**Text extract:**
Elsewhere, in Isfahan, Akbar Torkan is regularly credited with being the decider of Sepahan SC’s destiny after the 1979 Islamic Revolution. The club’s current CEO, Mohammad Reza Saket, had formerly served as the commander of Isfahan Basij and was Torkan’s personal driver before becoming the chairman of Isfahan Football Board. Mehdi Taj, a former Isfahan IRGC head of intelligence who played a role in the suppression of the Kurds of Kurdistan in the 1980s, came to football after the Iran-Iraq war and became Sepahan’s managing director and chairman.
Pro-Regime ‘Thugs’ Spend Downtime on the Benches
Mehdi Mahmoudian, a lawyer, activist and long-time follower of football in Iran, told the Clubhouse audience about the regime’s systematic use of “thugs” in Iranian stadiums: the same petty criminals who were rounded up, beiefed and used to attack protesters in the aftermath of the disputed 2009 election.

**Given request 1:** In the text on Iranian football, who was Akbar Torkan's personal driver before becoming chairman of the Isfahan Football Board?

**Data for this task:**
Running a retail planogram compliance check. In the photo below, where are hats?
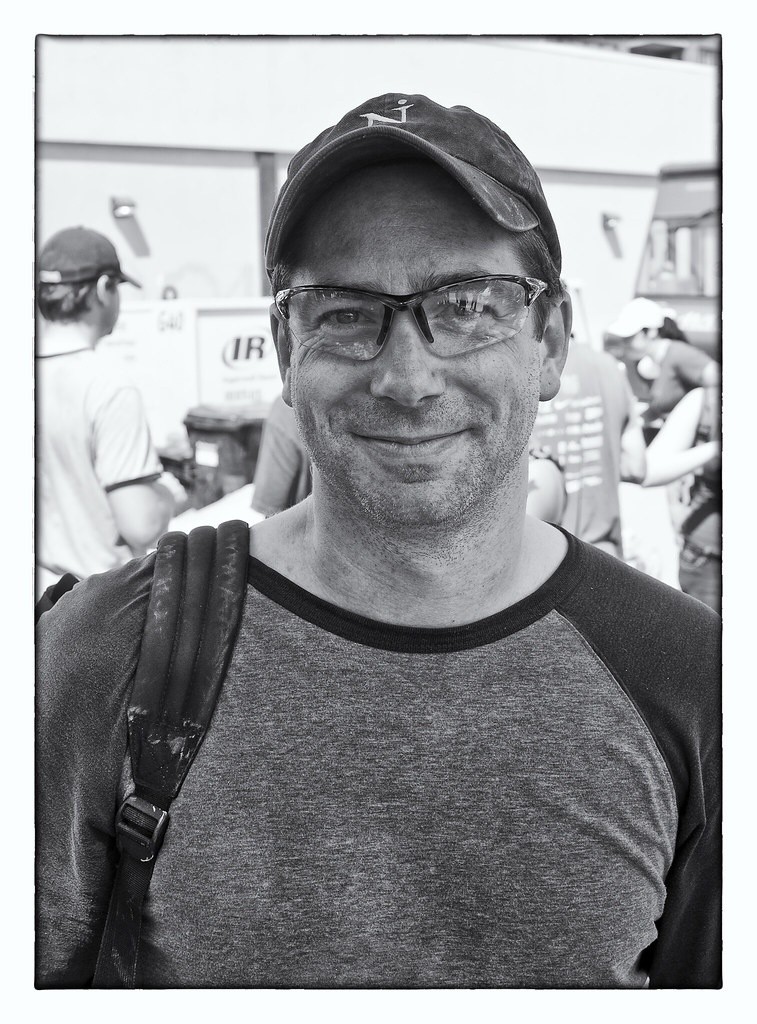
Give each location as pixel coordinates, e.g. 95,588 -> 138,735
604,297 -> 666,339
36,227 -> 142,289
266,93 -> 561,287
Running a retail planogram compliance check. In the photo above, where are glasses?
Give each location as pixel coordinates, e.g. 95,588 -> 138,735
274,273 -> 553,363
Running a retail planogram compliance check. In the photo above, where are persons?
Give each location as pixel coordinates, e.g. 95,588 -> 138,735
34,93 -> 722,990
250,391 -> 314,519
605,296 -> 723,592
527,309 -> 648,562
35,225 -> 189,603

**Given request 2:** Reproduce the records from the line with "where are persons?" up to and including the final line of the records, switching "pixel coordinates" to "pixel positions" and keeping everything else the same.

**Problem solution 1:** Mohammad Reza Saket

**Problem solution 2:**
Running a retail planogram compliance check. In the photo above, where are persons?
Give each location as pixel positions, e.g. 95,588 -> 138,735
34,93 -> 722,990
250,391 -> 314,519
605,296 -> 723,592
527,309 -> 648,562
35,225 -> 189,603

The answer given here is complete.